Principais tópicos abordados:
1. A derrota interna da ala de Boulos na votação sobre a federação com o PT.
2. A possível saída do grupo do PSOL ou a necessidade de renegociar sua atuação no partido.
3. As razões do racha, com a ala moderada do PSOL se aliando a setores contrários por medo de ser "engolida" pelo PT.
4. O debate central entre unir a esquerda contra a direita versus preservar a autonomia partidária.
Derrotado neste sábado (7) na proposta de compor uma federação com o PT, o grupo do PSOL que tem no ministro Guilherme Boulos (Secretaria Geral) sua principal liderança deve decidir pela permanência ou não no partido nas próximas duas semanas.
Deve pesar na decisão a avaliação de que a direção partidária e correntes minoritárias decidiram aplicar uma derrota categórica em algumas das figuras com maior visibilidade e potencial eleitoral da legenda.
A corrente, chamada Revolução Solidária, reúne algumas das figuras de maior projeção pública do partido.
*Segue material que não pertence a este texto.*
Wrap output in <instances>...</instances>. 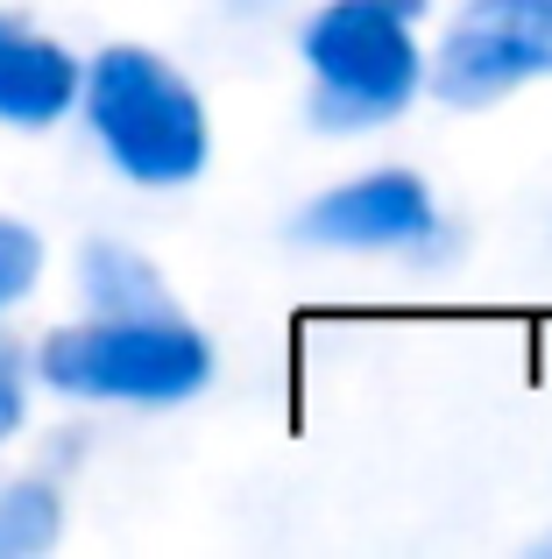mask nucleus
<instances>
[{
  "label": "nucleus",
  "mask_w": 552,
  "mask_h": 559,
  "mask_svg": "<svg viewBox=\"0 0 552 559\" xmlns=\"http://www.w3.org/2000/svg\"><path fill=\"white\" fill-rule=\"evenodd\" d=\"M36 390L64 404H121V411H170L213 390L220 347L184 305L164 312H85L71 326H50L36 347Z\"/></svg>",
  "instance_id": "nucleus-1"
},
{
  "label": "nucleus",
  "mask_w": 552,
  "mask_h": 559,
  "mask_svg": "<svg viewBox=\"0 0 552 559\" xmlns=\"http://www.w3.org/2000/svg\"><path fill=\"white\" fill-rule=\"evenodd\" d=\"M85 135L113 164V178L142 191H184L213 164V114L206 93L149 43H107L79 71V107Z\"/></svg>",
  "instance_id": "nucleus-2"
},
{
  "label": "nucleus",
  "mask_w": 552,
  "mask_h": 559,
  "mask_svg": "<svg viewBox=\"0 0 552 559\" xmlns=\"http://www.w3.org/2000/svg\"><path fill=\"white\" fill-rule=\"evenodd\" d=\"M304 57V121L319 135H369L389 128L425 93V43L418 22L389 14L383 0H319L298 28Z\"/></svg>",
  "instance_id": "nucleus-3"
},
{
  "label": "nucleus",
  "mask_w": 552,
  "mask_h": 559,
  "mask_svg": "<svg viewBox=\"0 0 552 559\" xmlns=\"http://www.w3.org/2000/svg\"><path fill=\"white\" fill-rule=\"evenodd\" d=\"M290 241L319 248V255H397L411 270H440L460 255V234L440 213V191L404 164L361 170V178H340L319 199H304L290 213Z\"/></svg>",
  "instance_id": "nucleus-4"
},
{
  "label": "nucleus",
  "mask_w": 552,
  "mask_h": 559,
  "mask_svg": "<svg viewBox=\"0 0 552 559\" xmlns=\"http://www.w3.org/2000/svg\"><path fill=\"white\" fill-rule=\"evenodd\" d=\"M539 79H552V0H460L425 50V93L460 114H482Z\"/></svg>",
  "instance_id": "nucleus-5"
},
{
  "label": "nucleus",
  "mask_w": 552,
  "mask_h": 559,
  "mask_svg": "<svg viewBox=\"0 0 552 559\" xmlns=\"http://www.w3.org/2000/svg\"><path fill=\"white\" fill-rule=\"evenodd\" d=\"M79 71L85 57L71 43L0 14V128H57L79 107Z\"/></svg>",
  "instance_id": "nucleus-6"
},
{
  "label": "nucleus",
  "mask_w": 552,
  "mask_h": 559,
  "mask_svg": "<svg viewBox=\"0 0 552 559\" xmlns=\"http://www.w3.org/2000/svg\"><path fill=\"white\" fill-rule=\"evenodd\" d=\"M79 305L85 312H164V305H178V298H170L164 270H156L135 241L99 234V241L79 248Z\"/></svg>",
  "instance_id": "nucleus-7"
},
{
  "label": "nucleus",
  "mask_w": 552,
  "mask_h": 559,
  "mask_svg": "<svg viewBox=\"0 0 552 559\" xmlns=\"http://www.w3.org/2000/svg\"><path fill=\"white\" fill-rule=\"evenodd\" d=\"M64 538V489L57 475H8L0 481V559H36Z\"/></svg>",
  "instance_id": "nucleus-8"
},
{
  "label": "nucleus",
  "mask_w": 552,
  "mask_h": 559,
  "mask_svg": "<svg viewBox=\"0 0 552 559\" xmlns=\"http://www.w3.org/2000/svg\"><path fill=\"white\" fill-rule=\"evenodd\" d=\"M43 270H50V248H43V234L28 227V219L0 213V319L22 312V305L36 298Z\"/></svg>",
  "instance_id": "nucleus-9"
},
{
  "label": "nucleus",
  "mask_w": 552,
  "mask_h": 559,
  "mask_svg": "<svg viewBox=\"0 0 552 559\" xmlns=\"http://www.w3.org/2000/svg\"><path fill=\"white\" fill-rule=\"evenodd\" d=\"M28 404H36V361H28V347L14 341L8 319H0V447L22 439Z\"/></svg>",
  "instance_id": "nucleus-10"
},
{
  "label": "nucleus",
  "mask_w": 552,
  "mask_h": 559,
  "mask_svg": "<svg viewBox=\"0 0 552 559\" xmlns=\"http://www.w3.org/2000/svg\"><path fill=\"white\" fill-rule=\"evenodd\" d=\"M227 8H235V14H269L276 0H227Z\"/></svg>",
  "instance_id": "nucleus-11"
},
{
  "label": "nucleus",
  "mask_w": 552,
  "mask_h": 559,
  "mask_svg": "<svg viewBox=\"0 0 552 559\" xmlns=\"http://www.w3.org/2000/svg\"><path fill=\"white\" fill-rule=\"evenodd\" d=\"M531 559H552V532H539V538H531Z\"/></svg>",
  "instance_id": "nucleus-12"
}]
</instances>
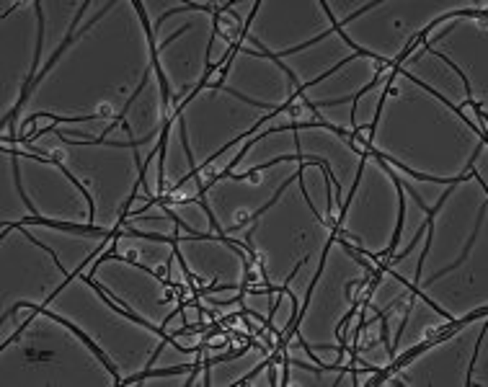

Além do ministro, fazem parte a ministra Sônia Guajajara (Povos IndÃgenas) e a deputada federal Erika Hilton (SP), entre outros. A rejeição à federação teve 75% dos votos, isolando a ala de Boulos, que deu os 25% favoráveis.
Uma possibilidade forte é o grupo migrar para o PT. Mesmo que a decisão seja de ficar, será necessário repactuar as condições de atuação do grupo na legenda, diz uma pessoa da ala de Boulos.
O isolamento da ala dos dois ministros do PSOL no governo se dá em razão de um racha no campo mais moderado da legenda, que sempre atuou conjuntamente.
Desta vez, o grupo Primavera Socialista, da presidente da legenda, Paula Coradi, do seu antecessor, Juliano Medeiros, e do deputado federal Ivan Valente (SP), aliou-se às correntes contrárias à federação.
O argumento é que o PSOL seria engolido pelo PT e teria de apoiar candidatos a governador inaceitáveis para a legenda em alguns estados. Já os favoráveis à federação dizem que é preciso unir a esquerda para enfrentar a direita, que tem formado federações.